McKellen and Blanchett have ties to New Zealand for at least the next two years, with the next two movies of The Hobbit trilogy set to be released in 2013 and 2014 respectively.

Despite The Lord of the Rings trilogy earning a combined US$3 billion at the global box office and 17 Oscars, there were many times in recent years it appeared the movies would not be made.

Grand old Hollywood studio MGM held some of the rights to The Hobbit, but financial difficulties meant it was unable to finance the project.

For more than two years McKellen and other cast members were left wondering if the films would be made.

McKellen said the rollercoaster was too much and he began to decide in his mind it would not happen.

"I had to buffet myself against the possibility it wouldn't happen so I drew up all of the negatives of the job which was: living away from home for such a long time; my age is where years and months are precious and do I want to go back and do a job I have already done?" he said.

"Peter accommodated me with that by letting me come back to the UK and do a play.

"I did a solo one man show in New Zealand.

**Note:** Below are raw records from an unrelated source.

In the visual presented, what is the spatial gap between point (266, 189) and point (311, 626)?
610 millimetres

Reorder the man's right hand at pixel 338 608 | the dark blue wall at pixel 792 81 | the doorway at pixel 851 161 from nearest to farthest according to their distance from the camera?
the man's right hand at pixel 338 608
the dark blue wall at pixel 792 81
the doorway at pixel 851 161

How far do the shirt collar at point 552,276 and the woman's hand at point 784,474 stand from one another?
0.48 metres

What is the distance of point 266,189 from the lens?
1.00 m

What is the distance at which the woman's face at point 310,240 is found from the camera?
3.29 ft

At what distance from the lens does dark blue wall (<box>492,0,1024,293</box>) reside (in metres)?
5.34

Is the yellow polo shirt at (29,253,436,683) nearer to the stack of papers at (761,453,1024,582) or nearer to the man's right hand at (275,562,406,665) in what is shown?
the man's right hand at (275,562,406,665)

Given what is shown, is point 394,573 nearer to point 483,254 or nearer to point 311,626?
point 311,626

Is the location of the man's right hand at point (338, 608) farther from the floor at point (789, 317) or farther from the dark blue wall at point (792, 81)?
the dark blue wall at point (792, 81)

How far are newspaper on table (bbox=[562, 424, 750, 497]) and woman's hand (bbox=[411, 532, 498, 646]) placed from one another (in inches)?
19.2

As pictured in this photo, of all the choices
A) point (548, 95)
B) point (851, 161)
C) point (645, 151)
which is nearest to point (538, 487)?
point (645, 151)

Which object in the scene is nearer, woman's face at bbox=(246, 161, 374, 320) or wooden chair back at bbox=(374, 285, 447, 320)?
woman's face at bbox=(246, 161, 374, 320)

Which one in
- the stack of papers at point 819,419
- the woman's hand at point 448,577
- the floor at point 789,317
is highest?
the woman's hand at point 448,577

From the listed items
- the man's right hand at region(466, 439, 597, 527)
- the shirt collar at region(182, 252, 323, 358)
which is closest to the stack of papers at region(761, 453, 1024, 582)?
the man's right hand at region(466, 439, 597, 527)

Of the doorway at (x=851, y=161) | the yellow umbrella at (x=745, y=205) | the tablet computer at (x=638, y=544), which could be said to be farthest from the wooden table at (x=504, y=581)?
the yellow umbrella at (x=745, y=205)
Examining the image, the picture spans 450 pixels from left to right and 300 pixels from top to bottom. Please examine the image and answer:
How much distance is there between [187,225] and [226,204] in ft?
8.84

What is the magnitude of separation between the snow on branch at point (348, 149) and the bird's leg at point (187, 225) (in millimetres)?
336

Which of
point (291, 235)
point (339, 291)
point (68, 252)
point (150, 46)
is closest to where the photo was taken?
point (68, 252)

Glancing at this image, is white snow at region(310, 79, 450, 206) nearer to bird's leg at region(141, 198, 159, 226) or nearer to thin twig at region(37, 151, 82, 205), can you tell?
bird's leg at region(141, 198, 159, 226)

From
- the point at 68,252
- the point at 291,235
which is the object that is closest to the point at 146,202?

So I felt there was some new artistic input."

McKellen said in the end he enjoyed his return to the role of Gandalf.

"It's a bit like going home."

McKellen, born and raised in the north of England, said while growing up he found acting was a way to "express yourself and show the particularity of your emotions".

But it wasn't until his 1989 decision to publicly announce he was gay that he felt free.

"As an actor I could be truthful about my emotions in a way in life I wasn't allowed to," he said.

"My friends say that when I finally came out and said I was gay, my acting improved and I think it did.

"There were emotional blocks here (points to his chest) which I hadn't been aware of and I physically felt it go."

The Hobbit: An Unexpected Journey opens in New Zealand on December 14.